La semana que recién terminó, llena de acontecimientos que muchos observadores vieron como cismáticos, resultó muy apropiada para volver a constatar que, dentro del sistema político mexicano, la figura presidencial, con el estilo personal de gobernar que elija, es y seguirá siendo el factor de funcionalidad dentro de lo que es un equipo de gobierno.
Desde los gobiernos civilistas, han existido presidentes que convirtieron sus gabinetes en expresiones de cooptación política. Tal fue el caso de José López Portillo que tenía en su equipo echeverristas como Porfirio Muñoz Ledo y Augusto Gómez Villanueva. O personajes icónicos del nacionalismo liberal mexicano como Don. Jesús Reyes Heroles.
En el último tercio de su sexenio Luis Echeverría le dio al equipo presidencial el matiz de experimento político y decidió crear una camada de jóvenes que funcionaran acorde a su sueño de construir la unidad de lo que consideraba los pueblos del Tercer Mundo.
Tales como Francisco Javier Alejo o Rosa Luz Alegría, comandados por Mario Moya Palencia, un joven y poderoso secretario de gobernación.
Con Miguel Alemán prevalecieron los amigos. Con Ruiz Cortines y Díaz Ordaz, la experiencia.
Pero en todos los casos el factor de organicidad y control ha sido la figura presidencial.
La semana pasada a López Obrador no lo movió para nada como figura de poder la renuncia de Tatiana Clouthier, un personaje ciertamente respetado dentro del equipo del actual gobierno.
Llegó de inmediato el relevo con Raquel Buenrostro y todo caminó con normalidad.

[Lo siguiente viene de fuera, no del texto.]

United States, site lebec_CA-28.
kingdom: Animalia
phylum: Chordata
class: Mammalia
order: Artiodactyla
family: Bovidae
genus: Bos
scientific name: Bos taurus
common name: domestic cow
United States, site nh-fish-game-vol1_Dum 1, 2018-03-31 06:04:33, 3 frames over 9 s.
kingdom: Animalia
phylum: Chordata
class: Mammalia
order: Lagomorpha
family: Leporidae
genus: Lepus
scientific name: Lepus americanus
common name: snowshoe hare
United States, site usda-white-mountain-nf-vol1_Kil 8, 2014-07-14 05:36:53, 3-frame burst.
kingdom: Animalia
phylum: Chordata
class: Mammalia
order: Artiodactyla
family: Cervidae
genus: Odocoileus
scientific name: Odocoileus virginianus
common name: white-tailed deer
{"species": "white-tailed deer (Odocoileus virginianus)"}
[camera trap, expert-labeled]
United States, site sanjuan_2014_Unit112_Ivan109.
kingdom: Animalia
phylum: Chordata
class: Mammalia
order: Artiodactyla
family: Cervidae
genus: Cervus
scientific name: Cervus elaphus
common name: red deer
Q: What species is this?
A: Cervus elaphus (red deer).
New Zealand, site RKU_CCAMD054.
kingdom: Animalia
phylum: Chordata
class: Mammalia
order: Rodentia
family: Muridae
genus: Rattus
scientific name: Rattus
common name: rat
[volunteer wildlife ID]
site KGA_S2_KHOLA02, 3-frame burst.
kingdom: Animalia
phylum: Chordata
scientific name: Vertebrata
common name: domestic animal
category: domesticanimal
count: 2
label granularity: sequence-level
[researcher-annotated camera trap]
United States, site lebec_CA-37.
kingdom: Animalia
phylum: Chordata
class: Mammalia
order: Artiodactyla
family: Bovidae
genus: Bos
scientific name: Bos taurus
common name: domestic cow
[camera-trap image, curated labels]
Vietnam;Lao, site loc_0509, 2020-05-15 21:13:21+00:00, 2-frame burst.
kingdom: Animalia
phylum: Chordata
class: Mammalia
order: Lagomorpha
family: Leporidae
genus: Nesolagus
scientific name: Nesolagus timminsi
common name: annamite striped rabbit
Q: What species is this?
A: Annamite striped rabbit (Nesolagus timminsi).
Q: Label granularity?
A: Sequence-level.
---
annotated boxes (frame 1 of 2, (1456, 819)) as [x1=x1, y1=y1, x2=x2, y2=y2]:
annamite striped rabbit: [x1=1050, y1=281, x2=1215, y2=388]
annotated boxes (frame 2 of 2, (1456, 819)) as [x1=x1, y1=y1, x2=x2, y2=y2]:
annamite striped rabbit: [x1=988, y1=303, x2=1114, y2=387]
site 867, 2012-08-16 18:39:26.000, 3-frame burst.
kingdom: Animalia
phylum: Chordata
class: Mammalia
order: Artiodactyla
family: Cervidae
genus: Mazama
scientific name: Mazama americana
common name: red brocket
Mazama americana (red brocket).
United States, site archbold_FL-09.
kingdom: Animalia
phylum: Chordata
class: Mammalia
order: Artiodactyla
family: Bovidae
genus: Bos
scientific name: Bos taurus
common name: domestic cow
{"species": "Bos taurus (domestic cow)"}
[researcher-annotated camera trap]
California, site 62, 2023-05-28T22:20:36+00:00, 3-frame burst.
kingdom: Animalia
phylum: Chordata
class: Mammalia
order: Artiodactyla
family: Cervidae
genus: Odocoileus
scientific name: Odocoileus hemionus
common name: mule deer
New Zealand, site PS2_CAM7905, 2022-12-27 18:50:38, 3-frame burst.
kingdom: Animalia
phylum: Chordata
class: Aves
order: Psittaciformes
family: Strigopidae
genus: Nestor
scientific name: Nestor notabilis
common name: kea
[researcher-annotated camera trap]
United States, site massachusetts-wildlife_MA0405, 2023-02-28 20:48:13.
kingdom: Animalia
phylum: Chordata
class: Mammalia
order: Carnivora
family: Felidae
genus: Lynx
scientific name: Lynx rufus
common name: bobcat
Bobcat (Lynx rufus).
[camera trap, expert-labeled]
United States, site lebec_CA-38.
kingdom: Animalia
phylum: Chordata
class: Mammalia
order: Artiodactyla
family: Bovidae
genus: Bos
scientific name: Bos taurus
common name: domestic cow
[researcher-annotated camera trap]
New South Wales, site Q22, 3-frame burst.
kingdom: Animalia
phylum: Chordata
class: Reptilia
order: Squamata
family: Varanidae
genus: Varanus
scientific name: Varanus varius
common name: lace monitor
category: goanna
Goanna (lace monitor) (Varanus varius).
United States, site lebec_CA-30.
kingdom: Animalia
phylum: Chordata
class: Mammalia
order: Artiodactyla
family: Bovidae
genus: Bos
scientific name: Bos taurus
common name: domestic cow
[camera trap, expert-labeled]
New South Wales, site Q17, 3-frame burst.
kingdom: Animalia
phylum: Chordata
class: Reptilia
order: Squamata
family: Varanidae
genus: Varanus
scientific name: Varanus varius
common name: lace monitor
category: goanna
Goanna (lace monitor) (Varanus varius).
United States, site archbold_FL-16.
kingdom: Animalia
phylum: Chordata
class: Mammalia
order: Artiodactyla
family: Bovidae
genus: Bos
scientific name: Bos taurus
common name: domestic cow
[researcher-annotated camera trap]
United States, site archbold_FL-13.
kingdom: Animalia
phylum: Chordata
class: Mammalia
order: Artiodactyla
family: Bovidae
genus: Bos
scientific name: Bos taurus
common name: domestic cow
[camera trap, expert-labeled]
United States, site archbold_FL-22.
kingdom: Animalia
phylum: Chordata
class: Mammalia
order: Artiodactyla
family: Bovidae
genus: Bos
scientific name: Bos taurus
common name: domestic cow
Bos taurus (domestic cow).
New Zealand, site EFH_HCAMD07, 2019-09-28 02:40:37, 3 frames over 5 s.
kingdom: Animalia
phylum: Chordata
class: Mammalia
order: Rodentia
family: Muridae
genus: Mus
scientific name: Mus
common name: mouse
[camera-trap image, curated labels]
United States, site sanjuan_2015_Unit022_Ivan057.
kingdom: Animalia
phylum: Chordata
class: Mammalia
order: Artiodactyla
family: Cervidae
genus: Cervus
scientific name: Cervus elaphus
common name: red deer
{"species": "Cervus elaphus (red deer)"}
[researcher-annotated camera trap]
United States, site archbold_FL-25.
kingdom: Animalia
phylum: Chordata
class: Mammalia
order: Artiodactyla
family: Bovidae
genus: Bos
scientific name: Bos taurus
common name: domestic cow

Siguieron funcionando de una manera regular, Adán Augusto López Hernández en Bucareli y Marcelo Ebrard en Relaciones Exteriores.
Las fuerzas armadas prosiguieron su desempeño de manera institucional y las finanzas nacionales al mando de Rogelio Ramírez de la O no sufrieron sobresaltos de riesgo.
La prensa crítica siguió su irreductible tarea anti López Obrador.
No existe país democrático en el mundo que no tenga esas expresiones de crítica hacia el poder. Unas veces fundadas y otras veces producto de la visceralidad.
Y sin embargo, el nivel de aceptación popular del presidente López Obrador se mantuvo prácticamente en los mismos altos niveles que ha mostrado desde el inicio del sexenio.
No hay duda, seguimos siendo un país presidencialista. Ya sea por libre expresión de la más amplia base social o por una formación que se ha construido a lo largo de nuestra ya larga tradición sexenal.